I'm confused as to why we would need multiple types of parser for blocking / async etc.
We don't. We need one non-blocking parser, which can be used to implement both blocking and non-blocking APIs in various flavors. This is the confusion here I think: You try to define an API you like to use. I try to define an API that people can use to implement their own APIs, in any environment.
For example, you do not like the fact that PartInfo
and the data chunks are siblings (both emitted by the parser) instead of parent/child (data chunks emitted by the part). This is a flavor. You can implement the latter easily with the first approach, by adding a very thin layer around it. It would also be possible the other way around, although a little bit more awkward I think. You can also wrap my approach easily to emit a single event at a time, like yours. These are flavors. I actually agree that my approach is not very convenient for end-users. There need to be additional higher-level public APIs optimized for the environment. Namely three: One for blocking io (as the current implementation), one for coroutines (async/await, but otherwise no big changes), and one for event-driven io (twisted).
And this is the most important point, actually: I find it unnecessary hard to implement your approach for twisted, or any other environment where you do not control IO yourself, but listening to events. All your examples have a blocking recv()
buried deep into the callstack. Note that await recv()

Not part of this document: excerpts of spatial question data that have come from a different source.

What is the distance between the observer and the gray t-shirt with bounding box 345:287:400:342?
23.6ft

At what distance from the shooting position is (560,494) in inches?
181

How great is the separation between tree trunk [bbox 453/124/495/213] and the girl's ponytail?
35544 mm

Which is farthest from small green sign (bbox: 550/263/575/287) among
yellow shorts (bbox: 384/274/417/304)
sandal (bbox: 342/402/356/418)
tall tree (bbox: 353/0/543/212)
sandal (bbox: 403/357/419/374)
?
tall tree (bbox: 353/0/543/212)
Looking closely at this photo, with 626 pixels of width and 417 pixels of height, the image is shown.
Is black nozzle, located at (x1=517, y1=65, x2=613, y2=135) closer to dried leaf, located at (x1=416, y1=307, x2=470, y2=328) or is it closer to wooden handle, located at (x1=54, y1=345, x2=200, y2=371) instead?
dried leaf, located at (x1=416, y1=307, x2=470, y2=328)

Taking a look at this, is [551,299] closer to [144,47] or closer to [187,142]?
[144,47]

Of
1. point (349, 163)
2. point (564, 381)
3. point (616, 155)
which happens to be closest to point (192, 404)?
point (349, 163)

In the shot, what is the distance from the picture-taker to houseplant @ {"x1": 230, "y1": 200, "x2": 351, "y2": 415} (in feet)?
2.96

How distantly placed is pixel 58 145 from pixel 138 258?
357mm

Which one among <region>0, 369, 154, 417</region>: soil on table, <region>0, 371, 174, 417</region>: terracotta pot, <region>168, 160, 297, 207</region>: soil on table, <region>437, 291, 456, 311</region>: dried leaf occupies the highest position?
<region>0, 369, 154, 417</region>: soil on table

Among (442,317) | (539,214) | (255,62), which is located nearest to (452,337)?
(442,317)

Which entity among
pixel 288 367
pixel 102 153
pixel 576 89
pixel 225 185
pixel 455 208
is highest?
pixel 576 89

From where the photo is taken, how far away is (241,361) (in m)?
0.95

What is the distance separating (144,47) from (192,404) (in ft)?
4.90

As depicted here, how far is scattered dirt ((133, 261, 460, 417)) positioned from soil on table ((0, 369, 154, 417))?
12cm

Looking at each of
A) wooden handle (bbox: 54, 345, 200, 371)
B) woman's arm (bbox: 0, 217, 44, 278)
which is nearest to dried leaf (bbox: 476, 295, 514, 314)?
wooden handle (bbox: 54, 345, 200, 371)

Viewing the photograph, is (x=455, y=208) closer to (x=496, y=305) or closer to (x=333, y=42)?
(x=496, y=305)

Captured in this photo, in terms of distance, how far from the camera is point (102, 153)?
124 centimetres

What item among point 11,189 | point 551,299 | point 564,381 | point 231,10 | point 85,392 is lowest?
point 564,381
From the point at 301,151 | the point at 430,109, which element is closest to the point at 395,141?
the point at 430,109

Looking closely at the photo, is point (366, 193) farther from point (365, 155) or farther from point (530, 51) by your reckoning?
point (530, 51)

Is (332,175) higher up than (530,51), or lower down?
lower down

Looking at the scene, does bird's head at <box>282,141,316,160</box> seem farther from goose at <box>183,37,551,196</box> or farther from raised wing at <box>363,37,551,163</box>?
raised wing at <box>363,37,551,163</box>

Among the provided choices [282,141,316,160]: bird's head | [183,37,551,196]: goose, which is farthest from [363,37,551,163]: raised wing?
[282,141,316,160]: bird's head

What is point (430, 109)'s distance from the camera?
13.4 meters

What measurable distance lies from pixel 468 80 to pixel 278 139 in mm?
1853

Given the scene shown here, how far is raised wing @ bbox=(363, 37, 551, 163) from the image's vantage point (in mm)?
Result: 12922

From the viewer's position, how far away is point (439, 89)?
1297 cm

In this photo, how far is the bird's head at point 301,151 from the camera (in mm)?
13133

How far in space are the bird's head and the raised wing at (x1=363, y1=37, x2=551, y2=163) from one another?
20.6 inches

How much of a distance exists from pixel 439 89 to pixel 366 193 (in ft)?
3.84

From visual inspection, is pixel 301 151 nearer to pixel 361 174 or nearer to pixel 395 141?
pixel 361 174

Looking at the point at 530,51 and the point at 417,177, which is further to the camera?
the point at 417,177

is still a 'blocking' API. It blocks the coroutines, not a thread, but the program flow is still sequential and you can call it in a deep call-stack without worrying to much. This is not possible in some environments, e.g. twisted.
Let's look at your get_next_events()
helper-function. I think this is part of the parser, not the business logic. As part of the parser, it calls recv()
in a (pseudo)blocking way (with or without await
). So, consequently, that parser is not non-blocking (a call to get_next_events()
may block (the coroutine)) and it is not decoupled from IO (the parser requires a data source it can ask for more data. It cannot be fed with data from the outside).
Again, it's trivial to modify the existing parser to support coroutine-based async frameworks. Just add async
and await
keywords to the existing parser. This should not be the goal. Although, if that is all you need, then why not. But this should be a different issue. "Parser for asyncio" instead of "Remove IO".
A real no-io non-blocking parser gets fed chunks of data from the outside. We do not have a recv()
function that returns more data as we need it. Each chunk may emit zero or more events. A single chunk may be big enough to fit dozens of small text fields, or so small that it does not fit a single header line. You have to process all these events, or they pile up and yo run out of memory. This is why I find the iterator-approach more natural. You do not ask the parser for more events, the events are already there. (I just speak about an iterator to be more general. It may be a generator or just a list of events. The iterator itself never throws any exceptions. The events in it are already fully materialized the moment the parse function returns).
Please try to think about the following environment, very common to twisted:
class FormReader(protocol.Protocol):
def dataReceived(self, data):
# Hint: EOF is singaled by an empty chunk
# Your code here
Some thoughts at the end: I am not sure if we actually need a parser that supports the pure, non-io approach required by twisted. Python has coroutines for a reason. They make everything so much easier nowadays. Last time I implemented a non-blocking multipart parser was in java, and there are no coroutines in Java. APIs are either blocking, or event-based. No fun at all :/
I think most python users would be happy with a multipart parser that simply supports async/await style IO, and otherwise works similar to the existing parser. It was already designed with usability in mind, but in a time where async/await were not available. It would be MUCH easier to implement, too.
So, consequently, that parser is not non-blocking (a call to get_next_events() may block (the coroutine)) and it is not decoupled from IO (the parser requires a data source it can ask for more data. It cannot be fed with data from the outside).
Ok, now I understand your everything-comes-from-the-parser idea. I was trying to build some convenience directly in to the parser. I still think it's a decent idea to build convenience in at some point, as requiring people to write random wrappers can lead to chaos and implementation errors.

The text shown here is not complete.